* [Instructions for the task] From the legal opinion excerpt on mens rea below, extract the passage starting with "In that case, Staples" and going on through "Supreme Court reversed.". Copy it word for word.

───── Source document ─────

Thus, the Supreme Court in Lambert drew the line in the constitutional sand on the basis of “passive” versus *46“active”' — a notion which the dissenting justices easily exposed as a contrivance employed to reach a result deemed just and desirable by the majority of the court. Mr. Justice Frankfurter, writing the dissent, pointed out that:

“The present laws of the United States and of the 48 states are thick with provisions that command that some things not be done and others be done, although persons convicted under such provisions may have had no awareness of what the law required or that what they did was wrongdoing .... Considerations of hardship often lead courts, naturally enough, to attribute to a statute the requirement of a certain mental element — some consciousness of wrongdoing and knowledge of the law’s command — as a matter of statutory construction .... But what the court here does is to draw a constitutional line between a state’s requirement of doing and not doing. What is this but a return to year book distinctions between feasance and nonfeasance — a distinction that may have significance in the evolution of common-law notions of liability, but is inadmissible as a line between constitutionality and unconstitutionality.”

Thus, it is apparent that the Supreme Court was not determining the location of the line on the basis of a distinction between “active” and “passive” but rather on whether the right result is clearly recognizable — as it was in Lambert, and, I believe, is certainly here. So, I would here, for various considerations, hardship included, “attribute to [this rule] the requirement of a certain mental element — some consciousness of wrongdoing and knowledge of the [rule’s] command — as a matter of statutory construction.”

*47(5) The decision of the United States Supreme Court in the more recent case of Staples v. United States, 511 U.S. 600, 114 S.Ct. 1793 (1994) confirms this conclusion.

In that case, Staples was charged with possessing an unregistered machine gun in violation of 26 U.S.C. §5861(d). The weapon in question was a semiautomatic rifle — not a machine gun — which had been modified to provide fully automatic fire. Staples maintained that he was ignorant of any automatic firing capability. The district court refused, however, to charge the jury that the government was required to prove that Staples knew of that capability. He was convicted and the court of appeals affirmed. The Supreme Court reversed.

The Supreme Court construed the statute requiring the registration of machine guns as requiring a showing of mens rea even though the statute was silent on that subject. Its holding was based on two major points:

“(1) the nature of the regulated conduct (the ownership of firearms) was not such that would alert gun owners to the likelihood of regulation (because owning guns is lawful), and
“(2) the penalty attached was not relatively small as are those commonly associated with ‘public welfare offenses,’ but severe (up to 10 years imprisonment), so that it was unlikely that Congress intended to dispense with mens rea as a necessary element of the offense.”

On the first point, after noting that the statute was silent concerning the mens rea required for a violation, the court, drawing liberally from its earlier opinion in Morissette, supra, stated:

“[T]he existence of a mens rea is the rule of, rather than the exception to, the principles of Anglo-American *48criminal jurisprudence. . . . Relying on the strength of the traditional rule, we have stated that offenses that require no mens rea are generally disfavored, Liparota, supra at 426, and have suggested that some indication of congressional intent, express or implied, is required to dispense with mens rea as an element of a crime.” Id. at 605-606, 114 S.Ct. at 1797.

───── Data ─────

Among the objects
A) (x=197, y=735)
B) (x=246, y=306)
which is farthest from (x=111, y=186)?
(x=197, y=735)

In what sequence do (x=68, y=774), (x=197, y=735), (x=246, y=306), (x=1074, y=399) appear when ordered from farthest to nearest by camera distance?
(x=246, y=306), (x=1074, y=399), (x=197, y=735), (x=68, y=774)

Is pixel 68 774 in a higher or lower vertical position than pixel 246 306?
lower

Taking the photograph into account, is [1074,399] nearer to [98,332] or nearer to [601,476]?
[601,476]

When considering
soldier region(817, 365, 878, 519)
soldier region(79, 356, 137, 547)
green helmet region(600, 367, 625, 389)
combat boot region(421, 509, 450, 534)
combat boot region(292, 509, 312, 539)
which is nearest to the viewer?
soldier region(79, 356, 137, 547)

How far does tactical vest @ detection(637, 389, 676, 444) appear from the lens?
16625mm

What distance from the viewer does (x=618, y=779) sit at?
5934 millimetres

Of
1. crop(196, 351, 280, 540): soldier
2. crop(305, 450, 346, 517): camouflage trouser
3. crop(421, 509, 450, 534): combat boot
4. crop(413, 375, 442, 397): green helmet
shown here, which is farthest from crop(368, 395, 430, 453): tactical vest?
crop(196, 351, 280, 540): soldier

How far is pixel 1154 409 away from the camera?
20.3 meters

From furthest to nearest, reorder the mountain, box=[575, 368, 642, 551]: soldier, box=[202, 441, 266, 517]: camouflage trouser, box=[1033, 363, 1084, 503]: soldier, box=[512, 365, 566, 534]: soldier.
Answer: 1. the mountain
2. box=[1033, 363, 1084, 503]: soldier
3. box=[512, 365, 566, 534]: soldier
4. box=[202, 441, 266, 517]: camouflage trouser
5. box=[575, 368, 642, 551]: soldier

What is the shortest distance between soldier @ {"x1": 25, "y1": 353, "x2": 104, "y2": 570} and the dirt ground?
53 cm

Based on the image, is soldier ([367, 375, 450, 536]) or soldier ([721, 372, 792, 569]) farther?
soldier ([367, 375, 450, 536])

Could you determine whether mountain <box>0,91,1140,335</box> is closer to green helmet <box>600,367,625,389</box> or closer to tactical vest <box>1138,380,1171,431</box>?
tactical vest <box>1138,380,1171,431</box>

─────

* [The answer]
In that case, Staples was charged with possessing an unregistered machine gun in violation of 26 U.S.C. §5861(d). The weapon in question was a semiautomatic rifle — not a machine gun — which had been modified to provide fully automatic fire. Staples maintained that he was ignorant of any automatic firing capability. The district court refused, however, to charge the jury that the government was required to prove that Staples knew of that capability. He was convicted and the court of appeals affirmed. The Supreme Court reversed.